1º dia de NOS Alive – um misto de emoções contrastantes

1º  dia de NOS Alive – um misto de emoções contrastantes

No meio de uma situação política e económica incerta, os grandes festivais assumem um papel de escape e evasão, permitindo ao público geral mergulhar numa atmosfera de descontração e entretenimento. O NOS Alive, tem sido uma referência nesse sentido. Porém, os nomes que esgotaram o primeiro dia da 15ª edição, deixaram algo a desejar…

É certo afirmar, que este evento anual é um aglomerado de concertos e ativação de marcas que supera os desafios financeiros de Portugal. E como o faz? Com a velha equação matemática de: cartaz nacional e internacional diversificado + headliners de peso = money in the bank. Assim, consegue atrair diariamente uma ampla e variada audiência e obter um retorno bastante lucrativo.

No primeiro dia da edição anterior, intensificamos a importância de voltar a grandes festivais após 2 anos de pausa. O sentimento há um ano era outro (quiçá mais poético, aliviado e até grato). Em 2022, estávamos a recuperar do trauma pós-pandémico. A meio de 2023, entretanto, novos desafios económicos tecem uma teia que molda as expectativas e emoções inerentes a esta vivência.

Mas vocês querem é música…ou não?

A curadoria dos 7 palcos é tão heterógena que torna difícil captar a atenção de uma audiência inteira. Mesmo assim, temos de parabenizar artistas nacionais pela envolvência entre si e a plateia. No palco WTF Clubbing, a emergente Ana Lua Caiano e a sua one-woman band, os experienciados instrumentistas Club Makumba e os reis do kuduro electrónico Throes + The Shine, conseguiram cativar uma ‘casa’ que se revelou difícil em diversos momentos do dia.

 Live acts da América do Norte não aquecem os ânimos

No dia anterior na conferência pré-festival, o Diretor Álvaro Covões afirmava que o público português tem o hábito de chegar tarde a festivais. E os californianos The Driver Era inauguraram o Palco NOS com uma massa humana muito pouco composta.  Talvez fosse um indicativo da pertinência dos mesmos, ou esse mau hábito tipicamente tuga.

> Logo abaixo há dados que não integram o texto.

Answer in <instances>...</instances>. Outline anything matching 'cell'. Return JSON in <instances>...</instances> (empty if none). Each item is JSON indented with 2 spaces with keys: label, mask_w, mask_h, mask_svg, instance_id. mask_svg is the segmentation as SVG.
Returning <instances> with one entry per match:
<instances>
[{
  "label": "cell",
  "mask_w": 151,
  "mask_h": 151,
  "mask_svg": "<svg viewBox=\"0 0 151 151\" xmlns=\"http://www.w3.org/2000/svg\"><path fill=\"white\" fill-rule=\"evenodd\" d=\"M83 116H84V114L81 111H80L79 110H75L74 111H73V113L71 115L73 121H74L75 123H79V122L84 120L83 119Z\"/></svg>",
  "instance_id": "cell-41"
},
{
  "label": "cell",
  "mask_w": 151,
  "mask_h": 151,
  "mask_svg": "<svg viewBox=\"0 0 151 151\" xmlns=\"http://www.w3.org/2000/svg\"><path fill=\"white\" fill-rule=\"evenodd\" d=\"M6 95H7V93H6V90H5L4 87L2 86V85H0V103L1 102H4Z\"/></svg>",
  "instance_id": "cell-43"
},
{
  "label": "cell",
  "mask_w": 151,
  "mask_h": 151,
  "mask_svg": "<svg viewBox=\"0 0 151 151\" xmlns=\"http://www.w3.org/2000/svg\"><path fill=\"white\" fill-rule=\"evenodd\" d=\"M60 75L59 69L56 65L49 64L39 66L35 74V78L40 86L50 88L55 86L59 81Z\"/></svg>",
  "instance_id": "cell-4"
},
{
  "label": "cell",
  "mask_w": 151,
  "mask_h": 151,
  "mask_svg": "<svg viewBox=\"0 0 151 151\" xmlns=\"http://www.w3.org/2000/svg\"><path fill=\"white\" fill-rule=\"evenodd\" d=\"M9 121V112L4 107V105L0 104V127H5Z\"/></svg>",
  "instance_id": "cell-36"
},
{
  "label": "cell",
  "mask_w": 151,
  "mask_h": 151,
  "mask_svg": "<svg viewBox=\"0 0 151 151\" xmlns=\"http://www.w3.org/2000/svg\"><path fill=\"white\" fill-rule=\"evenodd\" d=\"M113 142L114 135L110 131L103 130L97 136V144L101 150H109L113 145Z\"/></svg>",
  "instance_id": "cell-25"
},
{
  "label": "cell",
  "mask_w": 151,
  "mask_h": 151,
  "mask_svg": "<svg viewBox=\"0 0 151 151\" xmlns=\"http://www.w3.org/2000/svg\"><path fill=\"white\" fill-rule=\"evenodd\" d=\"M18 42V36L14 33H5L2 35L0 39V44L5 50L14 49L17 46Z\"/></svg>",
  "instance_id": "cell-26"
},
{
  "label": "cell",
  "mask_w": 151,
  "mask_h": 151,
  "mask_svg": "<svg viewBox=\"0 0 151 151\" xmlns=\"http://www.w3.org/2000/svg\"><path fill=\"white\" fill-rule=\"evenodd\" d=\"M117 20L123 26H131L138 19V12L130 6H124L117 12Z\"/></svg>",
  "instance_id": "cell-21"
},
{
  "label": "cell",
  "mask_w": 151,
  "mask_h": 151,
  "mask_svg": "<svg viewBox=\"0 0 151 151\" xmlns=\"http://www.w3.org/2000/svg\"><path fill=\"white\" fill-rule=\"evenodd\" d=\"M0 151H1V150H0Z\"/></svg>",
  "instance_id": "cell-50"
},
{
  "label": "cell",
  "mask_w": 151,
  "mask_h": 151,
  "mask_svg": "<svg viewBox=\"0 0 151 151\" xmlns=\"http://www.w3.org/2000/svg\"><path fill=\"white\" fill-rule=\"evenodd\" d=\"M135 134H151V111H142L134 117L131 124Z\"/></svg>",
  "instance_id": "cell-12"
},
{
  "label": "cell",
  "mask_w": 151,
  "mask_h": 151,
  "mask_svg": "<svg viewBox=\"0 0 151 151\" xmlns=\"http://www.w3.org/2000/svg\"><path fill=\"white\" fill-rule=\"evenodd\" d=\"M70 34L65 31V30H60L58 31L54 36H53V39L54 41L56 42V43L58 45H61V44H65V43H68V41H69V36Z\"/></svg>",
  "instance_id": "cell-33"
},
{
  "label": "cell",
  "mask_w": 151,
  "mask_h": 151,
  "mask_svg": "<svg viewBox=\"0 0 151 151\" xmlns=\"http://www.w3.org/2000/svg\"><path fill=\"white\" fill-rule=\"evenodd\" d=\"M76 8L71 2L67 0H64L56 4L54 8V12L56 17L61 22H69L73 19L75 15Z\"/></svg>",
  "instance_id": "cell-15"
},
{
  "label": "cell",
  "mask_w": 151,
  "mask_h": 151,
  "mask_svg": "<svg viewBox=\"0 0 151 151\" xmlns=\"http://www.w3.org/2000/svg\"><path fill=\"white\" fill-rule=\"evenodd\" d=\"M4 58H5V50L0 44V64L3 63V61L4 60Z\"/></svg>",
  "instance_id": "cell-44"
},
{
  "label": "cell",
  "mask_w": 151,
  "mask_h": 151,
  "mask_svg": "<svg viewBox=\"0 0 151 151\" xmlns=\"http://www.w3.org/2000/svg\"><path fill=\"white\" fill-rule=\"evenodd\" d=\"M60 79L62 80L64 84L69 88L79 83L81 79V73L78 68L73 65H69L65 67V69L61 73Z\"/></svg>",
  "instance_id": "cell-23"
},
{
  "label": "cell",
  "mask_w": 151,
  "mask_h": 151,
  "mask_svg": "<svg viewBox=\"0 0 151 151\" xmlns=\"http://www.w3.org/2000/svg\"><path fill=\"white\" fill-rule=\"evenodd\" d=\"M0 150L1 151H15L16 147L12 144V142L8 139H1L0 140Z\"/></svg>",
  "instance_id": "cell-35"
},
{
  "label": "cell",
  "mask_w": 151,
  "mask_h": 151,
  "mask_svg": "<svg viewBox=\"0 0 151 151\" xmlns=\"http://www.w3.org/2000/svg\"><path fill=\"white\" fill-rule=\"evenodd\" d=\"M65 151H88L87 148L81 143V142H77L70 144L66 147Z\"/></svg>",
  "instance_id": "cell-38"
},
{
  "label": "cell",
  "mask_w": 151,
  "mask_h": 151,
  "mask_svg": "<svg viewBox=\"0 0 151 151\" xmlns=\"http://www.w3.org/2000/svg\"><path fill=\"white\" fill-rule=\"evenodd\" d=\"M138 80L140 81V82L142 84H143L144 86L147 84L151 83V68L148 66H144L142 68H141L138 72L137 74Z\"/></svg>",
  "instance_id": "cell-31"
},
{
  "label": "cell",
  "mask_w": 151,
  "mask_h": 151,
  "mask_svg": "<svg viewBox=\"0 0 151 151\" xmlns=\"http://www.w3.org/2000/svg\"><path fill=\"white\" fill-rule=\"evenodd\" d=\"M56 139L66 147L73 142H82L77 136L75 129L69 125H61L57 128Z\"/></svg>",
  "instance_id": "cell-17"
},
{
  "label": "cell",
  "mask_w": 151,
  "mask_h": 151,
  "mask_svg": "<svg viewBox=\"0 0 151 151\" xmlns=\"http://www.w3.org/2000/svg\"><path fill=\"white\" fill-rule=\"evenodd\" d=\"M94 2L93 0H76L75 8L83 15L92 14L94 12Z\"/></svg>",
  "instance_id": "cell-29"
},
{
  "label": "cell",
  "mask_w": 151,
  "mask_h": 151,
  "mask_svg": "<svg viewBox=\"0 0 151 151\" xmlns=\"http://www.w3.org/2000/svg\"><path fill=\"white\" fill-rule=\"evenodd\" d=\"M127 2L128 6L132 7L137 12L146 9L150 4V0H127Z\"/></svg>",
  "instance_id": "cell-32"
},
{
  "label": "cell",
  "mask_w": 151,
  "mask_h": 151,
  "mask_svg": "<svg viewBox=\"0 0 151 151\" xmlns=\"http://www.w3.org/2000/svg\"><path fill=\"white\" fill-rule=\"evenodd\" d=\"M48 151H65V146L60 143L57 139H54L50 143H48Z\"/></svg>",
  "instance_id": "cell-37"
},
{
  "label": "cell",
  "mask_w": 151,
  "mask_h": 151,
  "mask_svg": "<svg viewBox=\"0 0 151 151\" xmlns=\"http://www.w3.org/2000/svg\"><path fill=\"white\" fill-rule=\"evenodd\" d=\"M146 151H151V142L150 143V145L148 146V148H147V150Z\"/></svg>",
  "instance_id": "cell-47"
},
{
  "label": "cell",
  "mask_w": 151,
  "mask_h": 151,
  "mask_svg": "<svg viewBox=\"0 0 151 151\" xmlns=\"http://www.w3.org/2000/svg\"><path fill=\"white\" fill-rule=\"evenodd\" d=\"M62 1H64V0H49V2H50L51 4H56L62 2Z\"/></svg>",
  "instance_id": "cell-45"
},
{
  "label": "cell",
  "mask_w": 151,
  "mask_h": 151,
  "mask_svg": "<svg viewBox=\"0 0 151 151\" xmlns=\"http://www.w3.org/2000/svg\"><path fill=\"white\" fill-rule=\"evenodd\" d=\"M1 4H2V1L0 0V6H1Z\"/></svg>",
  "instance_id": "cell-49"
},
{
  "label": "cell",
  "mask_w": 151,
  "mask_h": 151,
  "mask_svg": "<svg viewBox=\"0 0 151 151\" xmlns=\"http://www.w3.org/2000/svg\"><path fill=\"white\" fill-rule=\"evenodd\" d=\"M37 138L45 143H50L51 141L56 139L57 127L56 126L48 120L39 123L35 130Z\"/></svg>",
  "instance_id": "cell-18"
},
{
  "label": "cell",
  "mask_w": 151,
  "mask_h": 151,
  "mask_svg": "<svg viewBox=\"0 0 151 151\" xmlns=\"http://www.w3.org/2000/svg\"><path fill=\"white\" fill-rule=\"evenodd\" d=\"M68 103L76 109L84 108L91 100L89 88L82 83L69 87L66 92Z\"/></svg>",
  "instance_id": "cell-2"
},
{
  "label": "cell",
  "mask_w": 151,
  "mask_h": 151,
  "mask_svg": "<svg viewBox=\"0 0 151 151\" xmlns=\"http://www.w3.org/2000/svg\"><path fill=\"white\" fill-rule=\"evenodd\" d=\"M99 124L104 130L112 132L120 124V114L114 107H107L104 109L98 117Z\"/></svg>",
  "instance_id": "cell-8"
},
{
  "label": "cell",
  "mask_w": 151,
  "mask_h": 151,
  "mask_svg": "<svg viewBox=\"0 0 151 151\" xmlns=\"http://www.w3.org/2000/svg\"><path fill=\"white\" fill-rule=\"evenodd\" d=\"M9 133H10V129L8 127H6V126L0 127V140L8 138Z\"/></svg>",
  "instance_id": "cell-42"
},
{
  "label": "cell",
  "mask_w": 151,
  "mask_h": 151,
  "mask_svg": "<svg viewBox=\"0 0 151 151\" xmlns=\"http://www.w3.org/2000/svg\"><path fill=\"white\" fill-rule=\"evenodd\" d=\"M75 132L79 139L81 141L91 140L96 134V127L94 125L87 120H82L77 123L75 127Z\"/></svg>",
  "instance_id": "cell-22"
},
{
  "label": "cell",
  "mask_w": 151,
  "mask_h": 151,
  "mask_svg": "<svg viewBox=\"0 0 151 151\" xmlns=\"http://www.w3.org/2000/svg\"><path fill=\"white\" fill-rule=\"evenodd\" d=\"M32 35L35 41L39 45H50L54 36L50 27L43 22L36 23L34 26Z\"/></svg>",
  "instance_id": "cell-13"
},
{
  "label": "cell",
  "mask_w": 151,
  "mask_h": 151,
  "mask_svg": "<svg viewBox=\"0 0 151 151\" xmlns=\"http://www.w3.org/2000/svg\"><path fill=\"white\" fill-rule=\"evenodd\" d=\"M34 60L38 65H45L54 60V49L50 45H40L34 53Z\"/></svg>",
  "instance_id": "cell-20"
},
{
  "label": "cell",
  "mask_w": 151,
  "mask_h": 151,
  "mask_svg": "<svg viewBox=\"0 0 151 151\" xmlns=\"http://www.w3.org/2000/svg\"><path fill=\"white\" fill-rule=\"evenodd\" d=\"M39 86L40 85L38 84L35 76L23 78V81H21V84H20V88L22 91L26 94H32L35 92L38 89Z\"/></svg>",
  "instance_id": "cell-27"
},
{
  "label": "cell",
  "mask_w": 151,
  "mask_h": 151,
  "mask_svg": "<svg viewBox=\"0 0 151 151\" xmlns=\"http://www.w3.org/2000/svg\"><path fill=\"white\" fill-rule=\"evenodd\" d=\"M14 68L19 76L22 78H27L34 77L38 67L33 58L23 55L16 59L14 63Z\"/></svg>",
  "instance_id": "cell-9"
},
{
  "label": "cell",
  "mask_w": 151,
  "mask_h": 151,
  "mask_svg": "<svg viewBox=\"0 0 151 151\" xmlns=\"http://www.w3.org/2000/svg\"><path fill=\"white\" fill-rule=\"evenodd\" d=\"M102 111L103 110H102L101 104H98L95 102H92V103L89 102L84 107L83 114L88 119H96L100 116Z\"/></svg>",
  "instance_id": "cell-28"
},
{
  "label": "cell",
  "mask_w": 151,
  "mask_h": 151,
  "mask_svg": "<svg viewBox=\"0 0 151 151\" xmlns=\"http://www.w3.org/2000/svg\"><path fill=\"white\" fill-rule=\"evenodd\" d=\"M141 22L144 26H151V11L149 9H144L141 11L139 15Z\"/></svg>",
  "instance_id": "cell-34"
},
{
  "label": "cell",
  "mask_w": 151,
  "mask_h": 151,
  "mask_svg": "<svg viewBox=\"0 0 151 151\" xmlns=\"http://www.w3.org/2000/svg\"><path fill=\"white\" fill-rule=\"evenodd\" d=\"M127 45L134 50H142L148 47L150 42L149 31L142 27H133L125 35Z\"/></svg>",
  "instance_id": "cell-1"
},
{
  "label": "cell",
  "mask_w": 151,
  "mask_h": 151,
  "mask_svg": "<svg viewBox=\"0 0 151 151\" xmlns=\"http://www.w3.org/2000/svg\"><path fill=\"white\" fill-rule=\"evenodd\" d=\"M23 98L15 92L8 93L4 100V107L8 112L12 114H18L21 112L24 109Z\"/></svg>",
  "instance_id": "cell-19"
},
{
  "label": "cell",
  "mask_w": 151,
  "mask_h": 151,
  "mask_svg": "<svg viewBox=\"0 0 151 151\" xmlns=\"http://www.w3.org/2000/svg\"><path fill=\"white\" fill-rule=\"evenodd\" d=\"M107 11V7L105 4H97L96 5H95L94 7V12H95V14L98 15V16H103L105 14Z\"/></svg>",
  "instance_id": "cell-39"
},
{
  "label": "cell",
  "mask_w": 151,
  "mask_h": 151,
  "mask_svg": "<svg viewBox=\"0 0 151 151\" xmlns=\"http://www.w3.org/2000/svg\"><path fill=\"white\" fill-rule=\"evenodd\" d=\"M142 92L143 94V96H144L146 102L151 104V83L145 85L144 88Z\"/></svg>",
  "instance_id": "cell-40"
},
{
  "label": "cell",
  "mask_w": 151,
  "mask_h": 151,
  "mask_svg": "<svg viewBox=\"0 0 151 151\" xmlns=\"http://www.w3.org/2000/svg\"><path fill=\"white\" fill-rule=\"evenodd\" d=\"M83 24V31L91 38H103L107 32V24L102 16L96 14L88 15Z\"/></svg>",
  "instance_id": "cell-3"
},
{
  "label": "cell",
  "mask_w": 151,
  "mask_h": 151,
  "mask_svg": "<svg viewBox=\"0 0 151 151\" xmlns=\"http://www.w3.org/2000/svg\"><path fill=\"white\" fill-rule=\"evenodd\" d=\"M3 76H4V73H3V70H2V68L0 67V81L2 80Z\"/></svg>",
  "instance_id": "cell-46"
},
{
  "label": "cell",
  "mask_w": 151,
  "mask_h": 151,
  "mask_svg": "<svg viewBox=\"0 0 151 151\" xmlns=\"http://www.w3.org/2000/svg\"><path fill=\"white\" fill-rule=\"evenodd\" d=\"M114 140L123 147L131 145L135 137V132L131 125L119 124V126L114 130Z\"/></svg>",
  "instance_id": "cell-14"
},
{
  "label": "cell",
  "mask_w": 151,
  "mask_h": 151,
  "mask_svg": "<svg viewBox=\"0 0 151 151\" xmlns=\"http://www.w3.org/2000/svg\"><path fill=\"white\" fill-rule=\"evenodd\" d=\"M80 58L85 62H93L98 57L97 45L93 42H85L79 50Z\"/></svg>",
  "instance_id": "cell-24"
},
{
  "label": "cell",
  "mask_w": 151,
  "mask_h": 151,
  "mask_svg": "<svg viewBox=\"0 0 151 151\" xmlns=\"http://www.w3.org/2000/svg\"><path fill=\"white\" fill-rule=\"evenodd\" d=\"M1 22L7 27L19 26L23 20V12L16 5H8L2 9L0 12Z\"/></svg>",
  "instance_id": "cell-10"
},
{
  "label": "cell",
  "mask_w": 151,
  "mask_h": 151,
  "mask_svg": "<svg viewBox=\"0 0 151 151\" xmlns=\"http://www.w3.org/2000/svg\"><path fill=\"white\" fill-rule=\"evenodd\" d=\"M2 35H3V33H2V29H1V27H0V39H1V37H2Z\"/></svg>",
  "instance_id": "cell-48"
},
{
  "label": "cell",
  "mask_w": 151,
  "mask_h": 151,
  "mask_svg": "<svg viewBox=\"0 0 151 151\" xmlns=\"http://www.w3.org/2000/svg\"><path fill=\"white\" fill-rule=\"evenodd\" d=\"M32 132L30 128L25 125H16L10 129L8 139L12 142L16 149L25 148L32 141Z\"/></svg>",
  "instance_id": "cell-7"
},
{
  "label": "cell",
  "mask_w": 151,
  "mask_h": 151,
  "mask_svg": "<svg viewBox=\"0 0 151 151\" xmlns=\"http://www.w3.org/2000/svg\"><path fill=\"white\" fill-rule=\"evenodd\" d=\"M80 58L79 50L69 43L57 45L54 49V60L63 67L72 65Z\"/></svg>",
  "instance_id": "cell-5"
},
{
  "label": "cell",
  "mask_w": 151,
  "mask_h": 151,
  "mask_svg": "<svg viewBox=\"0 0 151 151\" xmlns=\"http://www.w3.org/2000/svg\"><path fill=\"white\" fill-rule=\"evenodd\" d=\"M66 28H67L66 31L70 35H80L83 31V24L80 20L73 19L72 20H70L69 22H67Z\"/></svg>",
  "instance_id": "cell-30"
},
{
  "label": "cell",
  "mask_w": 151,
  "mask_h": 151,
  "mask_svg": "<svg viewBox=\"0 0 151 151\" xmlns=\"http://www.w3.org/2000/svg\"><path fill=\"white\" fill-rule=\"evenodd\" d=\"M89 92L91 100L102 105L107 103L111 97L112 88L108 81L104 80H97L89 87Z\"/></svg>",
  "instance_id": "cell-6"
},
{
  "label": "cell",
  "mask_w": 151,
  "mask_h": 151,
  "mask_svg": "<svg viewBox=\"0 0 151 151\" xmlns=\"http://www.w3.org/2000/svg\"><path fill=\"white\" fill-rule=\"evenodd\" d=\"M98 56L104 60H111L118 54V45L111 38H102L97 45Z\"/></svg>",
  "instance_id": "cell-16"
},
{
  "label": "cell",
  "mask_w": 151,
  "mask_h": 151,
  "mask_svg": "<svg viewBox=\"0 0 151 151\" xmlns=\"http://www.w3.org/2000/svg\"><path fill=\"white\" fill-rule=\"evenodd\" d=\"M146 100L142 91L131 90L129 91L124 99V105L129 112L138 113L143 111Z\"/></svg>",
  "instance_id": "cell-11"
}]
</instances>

Já no Palco Heineken, foi impossível desfrutar dos canadenses, Men I Trust. Não é que a sua energia estivesse ao rubro, nem tal esperávamos do seu indie electro-pop arrastado. Mas diversos grupos de pessoas decidiram pôr a conversa em dia, como se estivessem no café. Antes da pandemia, este desrespeito total por concertos já existia. Ainda assim, parece estar pior que nunca, e já se alastrou em demasiados festivais. Não é só pela organização díspar de cartazes, é também falta de educação social e cultural.

Seguindo esta linha desconexa com o espírito festivaleiro, encontramos Puscifer no palco principal. Maynard James Keenan, conhecido pela sua ligação aos Tool, neste projeto apresenta um espetáculo distante do metal e com influências pós-punk pouco trabalhadas e quiçá, básicas.

Num momento de interação com o público, o vocalista brincou, dizendo: “Viemos em paz, somos uma banda rock e não uma agência governamental à caça de alienígenas”. No entanto, poucos reagiram a este wannabe agente Kay, revelando um ambiente talvez menos recetivo à estranheza do espetáculo. Todo o seu marketing e imagem tem sido gerado em torno deste conceito alienígena e dos Men In Black que era original há 20 anos… A aparência do vocalista, com batom vermelho borrado nos lábios, de fato e gravata, não conseguiram disfarçar totalmente a natureza peculiar da performance. Além dos visuais com predominância de LEDs sugerirem que talvez o grupo e os fãs se tivessem beneficiado de um ambiente mais fechado, e num horário diferente.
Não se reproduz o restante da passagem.